We will also use a window in the periodogram calculation. What a window does is multiply the time series by a function (called a taper) that weights information, suppressing data at the edges of the window and focussing on the center of the window. The simplest window is a box car which gives equal weight to everything inside the window.
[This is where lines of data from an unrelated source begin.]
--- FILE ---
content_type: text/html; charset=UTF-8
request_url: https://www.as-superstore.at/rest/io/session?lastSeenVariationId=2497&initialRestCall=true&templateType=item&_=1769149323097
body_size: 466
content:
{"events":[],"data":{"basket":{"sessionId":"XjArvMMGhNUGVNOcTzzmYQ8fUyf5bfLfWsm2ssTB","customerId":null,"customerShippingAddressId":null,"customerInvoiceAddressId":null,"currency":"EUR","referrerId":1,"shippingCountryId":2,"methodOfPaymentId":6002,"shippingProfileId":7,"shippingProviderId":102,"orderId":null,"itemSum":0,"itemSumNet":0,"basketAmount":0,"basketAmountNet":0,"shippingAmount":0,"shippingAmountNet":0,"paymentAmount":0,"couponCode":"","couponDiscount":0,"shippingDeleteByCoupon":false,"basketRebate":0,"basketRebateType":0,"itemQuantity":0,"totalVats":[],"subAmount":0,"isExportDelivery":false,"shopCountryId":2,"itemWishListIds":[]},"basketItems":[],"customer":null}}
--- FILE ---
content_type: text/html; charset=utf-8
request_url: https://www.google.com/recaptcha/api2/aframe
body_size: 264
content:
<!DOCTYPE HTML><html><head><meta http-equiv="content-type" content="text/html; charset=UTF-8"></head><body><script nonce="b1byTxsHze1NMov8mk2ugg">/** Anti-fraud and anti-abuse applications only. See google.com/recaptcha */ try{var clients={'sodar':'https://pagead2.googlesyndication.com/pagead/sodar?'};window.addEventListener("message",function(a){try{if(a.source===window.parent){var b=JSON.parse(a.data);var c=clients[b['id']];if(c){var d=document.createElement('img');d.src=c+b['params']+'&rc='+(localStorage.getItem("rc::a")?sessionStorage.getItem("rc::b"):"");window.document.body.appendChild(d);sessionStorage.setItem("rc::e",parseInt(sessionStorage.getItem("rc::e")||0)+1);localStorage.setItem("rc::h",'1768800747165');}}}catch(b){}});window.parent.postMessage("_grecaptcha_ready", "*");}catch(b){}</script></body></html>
In the following, we will use a Hann window which looks more like a bell curve. You can check it out here: https://en.wikipedia.org/wiki/Window_function

from scipy import signal

freqs,power = signal.periodogram(f,fs=200,window='hann')

plt.plot(freqs,power,linewidth=2)
plt.title('Periodogram')
plt.xlabel('Frequency, cycles/second')
plt.ylabel('Power') 
plt.grid()
plt.xlim([0, 12])
plt.text(1.3,2.5,'Sine Wave 1')
plt.text(5.3,0.75,'Sine Wave 2')
plt.show()
../_images/W10_time_series_6_0.png

Peaks in the power spectrum show the fundamental frequencies present in your signal.